(The request) Write out the whole listing, matching it exactly.

(Spatial question records)
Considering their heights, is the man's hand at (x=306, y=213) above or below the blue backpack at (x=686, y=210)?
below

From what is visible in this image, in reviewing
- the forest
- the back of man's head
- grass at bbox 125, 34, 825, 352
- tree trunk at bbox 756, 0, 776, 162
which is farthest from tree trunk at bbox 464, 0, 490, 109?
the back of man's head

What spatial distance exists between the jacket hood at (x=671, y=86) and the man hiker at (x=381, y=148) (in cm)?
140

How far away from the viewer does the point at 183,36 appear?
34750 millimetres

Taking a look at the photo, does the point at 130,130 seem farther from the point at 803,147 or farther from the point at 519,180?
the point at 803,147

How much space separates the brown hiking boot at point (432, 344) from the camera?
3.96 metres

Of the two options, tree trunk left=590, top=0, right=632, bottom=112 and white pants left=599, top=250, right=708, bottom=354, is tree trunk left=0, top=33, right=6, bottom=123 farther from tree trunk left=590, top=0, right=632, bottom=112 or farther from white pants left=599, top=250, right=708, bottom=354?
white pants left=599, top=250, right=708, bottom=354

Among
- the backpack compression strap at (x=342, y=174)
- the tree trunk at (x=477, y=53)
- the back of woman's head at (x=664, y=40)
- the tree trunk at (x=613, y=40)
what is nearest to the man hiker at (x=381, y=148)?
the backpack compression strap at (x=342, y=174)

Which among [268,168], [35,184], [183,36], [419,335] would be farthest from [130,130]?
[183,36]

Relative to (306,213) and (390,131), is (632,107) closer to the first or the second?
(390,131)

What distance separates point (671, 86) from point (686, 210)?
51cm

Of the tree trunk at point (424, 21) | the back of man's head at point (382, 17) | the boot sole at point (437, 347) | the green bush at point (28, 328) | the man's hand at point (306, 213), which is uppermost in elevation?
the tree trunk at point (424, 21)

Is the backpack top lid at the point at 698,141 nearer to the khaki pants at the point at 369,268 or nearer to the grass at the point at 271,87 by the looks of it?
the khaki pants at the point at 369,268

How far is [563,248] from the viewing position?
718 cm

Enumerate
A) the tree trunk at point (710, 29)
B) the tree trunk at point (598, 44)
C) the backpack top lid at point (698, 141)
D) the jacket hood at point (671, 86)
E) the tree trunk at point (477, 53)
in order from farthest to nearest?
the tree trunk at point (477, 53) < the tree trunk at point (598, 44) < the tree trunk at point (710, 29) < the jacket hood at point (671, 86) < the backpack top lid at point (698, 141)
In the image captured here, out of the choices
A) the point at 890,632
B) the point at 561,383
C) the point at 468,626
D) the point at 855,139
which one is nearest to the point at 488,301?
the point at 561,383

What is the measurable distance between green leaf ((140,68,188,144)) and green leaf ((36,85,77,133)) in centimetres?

(The output)
Considering their heights, is the man's hand at (x=306, y=213) above or below the blue backpack at (x=686, y=210)?
below

From what is visible in this image, in reviewing
- the forest
- the back of man's head
- grass at bbox 125, 34, 825, 352
- tree trunk at bbox 756, 0, 776, 162
which is farthest from tree trunk at bbox 464, 0, 490, 109?
the back of man's head

What spatial distance exists between the jacket hood at (x=671, y=86) and the man hiker at (x=381, y=148) (in cm)?
140

How far away from the viewer does the point at 183,36 appear?
34750 millimetres

Taking a look at the photo, does the point at 130,130 seem farther from the point at 803,147 or farther from the point at 519,180?
the point at 803,147

How much space separates the brown hiking boot at point (432, 344) from the camera?
3.96 metres

Of the two options, tree trunk left=590, top=0, right=632, bottom=112 and white pants left=599, top=250, right=708, bottom=354, is tree trunk left=0, top=33, right=6, bottom=123 farther from tree trunk left=590, top=0, right=632, bottom=112 or farther from white pants left=599, top=250, right=708, bottom=354?
white pants left=599, top=250, right=708, bottom=354

Among
- the backpack compression strap at (x=342, y=174)
- the tree trunk at (x=477, y=53)
- the back of woman's head at (x=664, y=40)
- the tree trunk at (x=613, y=40)
what is nearest to the man hiker at (x=381, y=148)?
the backpack compression strap at (x=342, y=174)

Which among [268,168], [35,184], [183,36], [419,335] would be farthest from [130,130]?
[183,36]

Relative to (306,213) and (390,131), is (632,107) closer to the first or the second?
(390,131)

What distance separates point (671, 86) from point (686, 210)?
51cm

Of the tree trunk at point (424, 21) | the back of man's head at point (382, 17) | the boot sole at point (437, 347) | the green bush at point (28, 328) | the man's hand at point (306, 213), which is uppermost in elevation?
the tree trunk at point (424, 21)

Is the backpack top lid at the point at 698,141 nearer to the khaki pants at the point at 369,268 or nearer to the grass at the point at 271,87 by the looks of it?
the khaki pants at the point at 369,268

How far is [563,248] from the viewing position?
718 cm

Enumerate
A) the tree trunk at point (710, 29)
B) the tree trunk at point (598, 44)
C) the backpack top lid at point (698, 141)
D) the jacket hood at point (671, 86)
E) the tree trunk at point (477, 53)
in order from farthest to nearest?
the tree trunk at point (477, 53) < the tree trunk at point (598, 44) < the tree trunk at point (710, 29) < the jacket hood at point (671, 86) < the backpack top lid at point (698, 141)
In the image captured here, out of the choices
A) the point at 890,632
B) the point at 561,383
C) the point at 468,626
D) the point at 855,139
which one is nearest to the point at 488,301?
the point at 561,383

What is the measurable distance between green leaf ((140,68,188,144)) and green leaf ((36,85,77,133)) in centimetres?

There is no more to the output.